The key asset resources in EPIC [31] mainly include the following: SCADA system, which uses Pcvue in EPIC and runs on a personal computer equipped with the Windows operating system; PLCs, which use WAGO’s PLC series PFC200 perform logic control in EPIC, located on control and network panel, and work based on firmware and control logic programs, and in a few cases, use Modbus TCP/IP communication; Codesys (Codesys v3), which is the programming standard of PLC; IEDs, SIPROTEC Relays from Siemens for protection and control which is used in EPIC, located in the control center and uses IEC61850 standard to communicate with the rest of the system, and maintains the entire process by firmware and control logic; VSD, SEW Eurodrive and the corresponding motor which are used as VSD in EPIC, located in the motor/generator room; and network switches and access points located in the network control panel which adopt HIRSCHMANN products.

4.2. Ontology Structure

Mining EPIC-related vulnerabilities to form a knowledge graph correspond to network layout and asset information of EPIC. For the convenience of research, the study mainly considers assets involved in the communication layout of EPIC. In this paper, we use assets as keywords to collect strong correlation information from vulnerability databases and form a relation extraction corpus with common vulnerabilities in ICS. The communication layout in EPIC is mapped into multiple groups of bidirectional communication relation between nodes and represented by triples. The connection between internal network layout and external threat information is established through the matching between nodes and specific asset information, thus forming the final industrial control network security knowledge graph. The ontology structure we define in this paper is shown in Figure 3.

We define 9 relations including model, _have_, version_, AKA, version, _by_, CVSS_score, module, help_out, and conn and additionally define two relations, comm and asset_info, to represent the connection relation in the EPIC communication network and asset information. There are 11 relations in total. Use <head, tail, relation> to identify the head entity, tail entity, and the relation between them. In this paper, the information of the network layout is mapped into triples <asset1, asset2, comm>, such as <MIED1, MIED2, comm>. Furthermore, <asset, Product, asset_info> combines the internal network layout and external threat intelligence through connecting asset nodes with the product information used by them. Through analysis of vulnerability databases, the vulnerability number is associated with CVSS score, solution, attack vector, and other relevant vulnerability numbers, making vulnerability analysis more multidimensional.

5. The Proposed Model

In this section, we describe the architecture of the proposed cybersecurity entity relation extraction model and then introduce each component of the model in detail.
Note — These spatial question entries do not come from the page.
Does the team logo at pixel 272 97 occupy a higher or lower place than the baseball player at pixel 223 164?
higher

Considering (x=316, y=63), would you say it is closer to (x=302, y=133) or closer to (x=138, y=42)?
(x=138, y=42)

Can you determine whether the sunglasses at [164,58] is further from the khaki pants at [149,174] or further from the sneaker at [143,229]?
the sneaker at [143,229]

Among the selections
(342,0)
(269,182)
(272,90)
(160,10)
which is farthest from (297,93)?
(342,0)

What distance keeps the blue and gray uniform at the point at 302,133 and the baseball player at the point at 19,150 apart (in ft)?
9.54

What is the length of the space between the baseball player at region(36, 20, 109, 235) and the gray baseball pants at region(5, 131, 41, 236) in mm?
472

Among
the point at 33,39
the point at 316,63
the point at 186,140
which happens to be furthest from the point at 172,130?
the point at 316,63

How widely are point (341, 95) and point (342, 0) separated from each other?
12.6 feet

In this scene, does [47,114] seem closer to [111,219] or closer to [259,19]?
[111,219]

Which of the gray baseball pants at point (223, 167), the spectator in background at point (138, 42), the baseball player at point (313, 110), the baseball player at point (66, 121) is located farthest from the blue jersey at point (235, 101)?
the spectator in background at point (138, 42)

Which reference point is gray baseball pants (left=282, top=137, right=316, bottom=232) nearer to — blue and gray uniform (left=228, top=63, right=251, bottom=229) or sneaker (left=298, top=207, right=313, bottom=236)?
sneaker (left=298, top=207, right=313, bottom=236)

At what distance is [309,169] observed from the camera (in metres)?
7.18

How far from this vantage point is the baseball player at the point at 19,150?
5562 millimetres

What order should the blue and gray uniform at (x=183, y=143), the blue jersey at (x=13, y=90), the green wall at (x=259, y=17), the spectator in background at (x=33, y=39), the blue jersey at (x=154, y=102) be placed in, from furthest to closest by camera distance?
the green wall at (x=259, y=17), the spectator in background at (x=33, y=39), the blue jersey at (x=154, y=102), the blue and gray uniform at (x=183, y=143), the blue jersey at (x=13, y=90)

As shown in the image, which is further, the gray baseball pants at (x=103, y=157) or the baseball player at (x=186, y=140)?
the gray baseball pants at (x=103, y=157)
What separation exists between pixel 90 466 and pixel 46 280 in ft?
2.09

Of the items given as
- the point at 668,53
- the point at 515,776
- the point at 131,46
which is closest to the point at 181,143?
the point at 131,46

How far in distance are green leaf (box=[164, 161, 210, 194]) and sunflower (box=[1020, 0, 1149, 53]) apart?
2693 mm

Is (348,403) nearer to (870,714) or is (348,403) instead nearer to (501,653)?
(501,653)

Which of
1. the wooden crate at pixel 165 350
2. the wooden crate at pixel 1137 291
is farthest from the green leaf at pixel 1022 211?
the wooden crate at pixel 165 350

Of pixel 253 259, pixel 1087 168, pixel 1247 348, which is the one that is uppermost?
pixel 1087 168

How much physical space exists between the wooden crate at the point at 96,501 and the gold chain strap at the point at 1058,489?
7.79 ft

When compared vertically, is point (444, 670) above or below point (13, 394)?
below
Under the framework of distant supervised learning, the problem of insufficient label data in deep learning can be solved, but at the same time, it also brings some problems, such as the low-quality label data and the wrong label data. This would have a great impact on subsequent tasks of entity relation extraction. In view of the above problems, we propose a distant supervised relation extraction model ResPCNN-ATT based on the deep residual neural network and attention mechanism. The framework is shown in Figure 4. The model is mainly composed of a vector representation layer, a deep residual convolutional network layer, and a multi-instance attention layer.

The model first uses the pretrained word vector and the position vector between entity pairs as input, which can highlight the role of the two entities, and then uses the piecewise convolutional neural networks to extract semantic features. At the same time, deep residual learning is introduced to solve the problem of gradient disappearance caused by noise data, so as to extract more effective semantic features. Finally, in order to better capture the more important semantic features in sentences, the multi-instance attention mechanism is used to calculate the correlation between instances and corresponding relation, so as to reduce the impact of noise data and improve the performance of relation extraction.

5.1. Vector Representation

The vector representation layer in the model mainly includes word embedding and position embedding.

5.1.1. Word Embedding

Before training the relation extraction model, the text data needs to be vectorized so that the model can read the data. Compared with traditional one-hot coding, word vector mapping can represent more semantic and syntactic information. Word vector mapping is to map each word in the text to a -dimensional real-valued vector. It is a distributed representation of words. When training a neural network model, the most common method is to randomly initialize all parameters and then use an optimization algorithm to optimize the parameters. Research shows that when a neural network is initialized with a pretrained word vector, the parameters can be converged to a better local minimum.

For a given sentence consisting of words, use word2vec to map each word to a low-dimensional real-valued vector space, then perform word vector processing on the sentence, and finally get a vector representation of each word in the sentence, to form a word vector query matrix . Each input training sequence can be mapped by the word vector query matrix to obtain the corresponding real-valued vector .

5.1.2. Position Embedding

In the relation extraction task, we focus on finding the relation of entity pairs. Words that are often close to the entity are more able to highlight the relation between the two entities, such as some verbs: attack, use, etc. Therefore, in order to make full use of the information in the sentence, the position of each word in the sentence for two entities is an important feature in the relation extraction task. This paper uses the position vector (position embeddings (PE)) mapping representation method proposed by Zeng et al.; that is, the relative distance between the current word, entity and entity , is stitched and converted into a vector representation through embedding. In sentence position vectorization, if the dimension of the word vector is and the dimension of the position vector is , then the dimension of the sentence vector is

For example, the vectorized representation of “Alies discover Chrome has XSS vulnerabilities” is shown in Figure 5, “Chrome” and “XSS” in the sentence correspond to entities and entities , respectively. Then, the distance from “Alies” to “Chrome” is 2, the distance from “Alies” to “XSS” is 4, the distance from “vulnerability” to “Chrome” is -3, and the distance from “vulnerability” to “XSS” is -1.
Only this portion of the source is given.